Treatment for myeloid leukaemia of Down syndrome: population-based experience in the UK and results from the Medical Research Council AML 10 and AML 12 trials


Dr Anupama Rao, Department of Haematology, Camelia Botnar Laboratories, Great Ormond Street Hospital for Children, London WC1N 3JH, UK.

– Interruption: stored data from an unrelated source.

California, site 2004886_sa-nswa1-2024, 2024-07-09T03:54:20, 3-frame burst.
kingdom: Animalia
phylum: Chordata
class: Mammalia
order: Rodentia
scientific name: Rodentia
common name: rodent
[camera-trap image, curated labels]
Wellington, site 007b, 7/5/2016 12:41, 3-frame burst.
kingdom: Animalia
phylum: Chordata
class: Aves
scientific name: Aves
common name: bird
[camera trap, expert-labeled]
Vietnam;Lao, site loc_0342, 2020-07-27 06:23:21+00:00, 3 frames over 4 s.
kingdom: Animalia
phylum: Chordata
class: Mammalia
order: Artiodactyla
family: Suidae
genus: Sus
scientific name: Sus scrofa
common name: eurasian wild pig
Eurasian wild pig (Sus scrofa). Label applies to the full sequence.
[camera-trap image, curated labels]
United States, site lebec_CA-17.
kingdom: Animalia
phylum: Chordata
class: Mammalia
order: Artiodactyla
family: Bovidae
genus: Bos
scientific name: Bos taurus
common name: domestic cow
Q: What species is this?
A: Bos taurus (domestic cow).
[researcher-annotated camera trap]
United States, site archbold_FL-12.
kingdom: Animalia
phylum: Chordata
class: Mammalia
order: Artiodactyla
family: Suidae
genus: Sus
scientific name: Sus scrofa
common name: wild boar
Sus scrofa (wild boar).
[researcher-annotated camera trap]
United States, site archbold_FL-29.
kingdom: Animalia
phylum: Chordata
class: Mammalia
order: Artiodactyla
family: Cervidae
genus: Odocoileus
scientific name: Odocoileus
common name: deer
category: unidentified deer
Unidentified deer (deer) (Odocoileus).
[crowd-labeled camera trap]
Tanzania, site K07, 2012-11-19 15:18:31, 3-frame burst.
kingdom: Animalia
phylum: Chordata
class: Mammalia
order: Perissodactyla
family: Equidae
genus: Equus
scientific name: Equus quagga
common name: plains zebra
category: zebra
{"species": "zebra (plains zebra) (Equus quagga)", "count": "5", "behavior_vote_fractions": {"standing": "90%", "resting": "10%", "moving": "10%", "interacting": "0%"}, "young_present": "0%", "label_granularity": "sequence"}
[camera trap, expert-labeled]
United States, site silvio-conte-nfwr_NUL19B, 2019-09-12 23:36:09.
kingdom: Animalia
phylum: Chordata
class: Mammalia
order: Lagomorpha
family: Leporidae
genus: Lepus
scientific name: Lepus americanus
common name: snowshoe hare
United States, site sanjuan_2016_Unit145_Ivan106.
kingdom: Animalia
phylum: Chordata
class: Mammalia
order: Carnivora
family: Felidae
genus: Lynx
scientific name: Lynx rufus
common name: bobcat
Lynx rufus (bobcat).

Down syndrome (DS) children are at an increased risk of developing myelodysplasia and acute myeloid leukaemia (AML). We retrospectively analysed the population-based data on 81 children with myeloid leukaemia of Down syndrome (ML-DS) from the UK National Registry of Childhood Tumours and experience in the Medical Research Council (MRC) AML 10 and AML 12 trials, which enrolled 46 children with ML-DS from 1988 to 2002. Eight per cent of UK children with AML had DS, but DS children comprised only 5% of children registered in MRC trials. The unique clinical characteristics of ML-DS were confirmed. Overall survival (OS) of ML-DS at 5 years increased from 47% in UK children diagnosed from 1988 to 1995 to 75% in children diagnosed from 1996 to 2002. OS for DS children registered in AML 10 and AML 12 was 74% in 5 years and improved from AML 10 to AML 12 (56% vs. 83%) There was no significant difference in OS between DS and non-DS children (OS: 74% vs. 62%, P = 0·4) in the trials, but this result masked a significant increase in early death amongst DS children, with a significant reduction in mortality later on. Relapse was significantly reduced (3% vs. 39%, P = 0·0003), leading to the improved disease-free survival (83% vs. 56%, P = 0·02). Given the increased number of earl treatment-related deaths, future treatment protocols should aim to reduce chemotherapy dosage or intensity whilst maintaining low rates of resistant and recurrent disease.